- **SOURCE TEXT**
=======

Well of course as we all know that is utter nonsense. What she meant was that she knew he was sorry even before he said anything. But what love really means is always being willing to say you’re sorry. How many of you have learned that this is the secret to a good marriage? Don’t worry about who was right, just say you’re sorry and work out the details later.

We all hate being wrong. And we hate being in the wrong even more. Not too long ago I was berating myself for having done something stupid and flippantly said that to err may be human but I was getting tired of it and would rather be God, because being God means never having to say you’re sorry.

Of course I know that I shouldn’t be flippant about such things, but I didn’t mean to be disrespectful of God, but of myself, and of the never-ending struggle it is to accept with grace the fact that being human means making mistakes. Sometimes really big ones. And of course if you stop and think about it, it’s absolutely true. The only person in the entire universe who never, ever has to say “I’m sorry” is God. And Jesus, of course, but since Jesus is also God it sort of goes without saying.

And so it’s something we all need to learn how to do. We all need to learn how to ask for forgiveness. When was the last time you had to ask someone’s forgiveness? What was it for? Was it for a careless word, a broken promise, what? Was it hard to say “I’m sorry”? Did you really mean it? Was it for a one-time offense, or was it for something you find yourself doing all too often? Incidentally, don’t forget that Valentine’s Day is this coming Saturday, it’s a great time to do some all-purpose fence-mending.

But it doesn’t go in just one direction. Just as frequently as we need to ask for forgiveness, we’re always in the position of having to grant forgiveness, as well. The people around us - our parents, our spouses, our children, our friends and co-workers - they’re all just as human as we are. Sometimes more so, if humanity is measured by the number of mistakes. When was the last time you had to forgive someone? How hard was it? Is it easier for you to ask for forgiveness or grant it?

=======

- **PROMPT 1**
In the passage on forgiveness, which holiday falls on the coming Saturday?
- **PROMPT 2**
Transcribe the part of the passage on forgiveness starting with "We all hate" and going on through "goes without saying.".
The records are not needed here.

(Image and question records)
=======

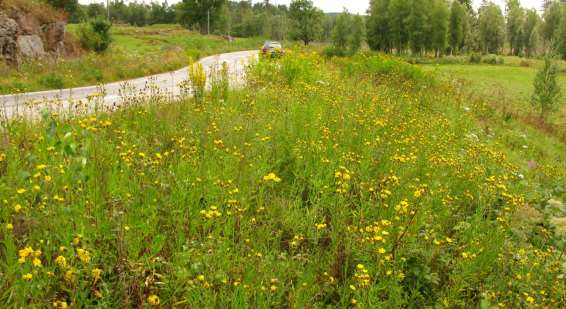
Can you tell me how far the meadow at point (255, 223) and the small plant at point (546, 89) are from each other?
2095 cm

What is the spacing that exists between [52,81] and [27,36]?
5637 millimetres

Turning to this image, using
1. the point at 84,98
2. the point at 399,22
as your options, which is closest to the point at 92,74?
the point at 84,98

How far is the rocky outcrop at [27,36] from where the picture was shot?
16.4 m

=======

- **TASK ANSWER 1**
Valentine's Day.

- **TASK ANSWER 2**
We all hate being wrong. And we hate being in the wrong even more. Not too long ago I was berating myself for having done something stupid and flippantly said that to err may be human but I was getting tired of it and would rather be God, because being God means never having to say you’re sorry.

Of course I know that I shouldn’t be flippant about such things, but I didn’t mean to be disrespectful of God, but of myself, and of the never-ending struggle it is to accept with grace the fact that being human means making mistakes. Sometimes really big ones. And of course if you stop and think about it, it’s absolutely true. The only person in the entire universe who never, ever has to say “I’m sorry” is God. And Jesus, of course, but since Jesus is also God it sort of goes without saying.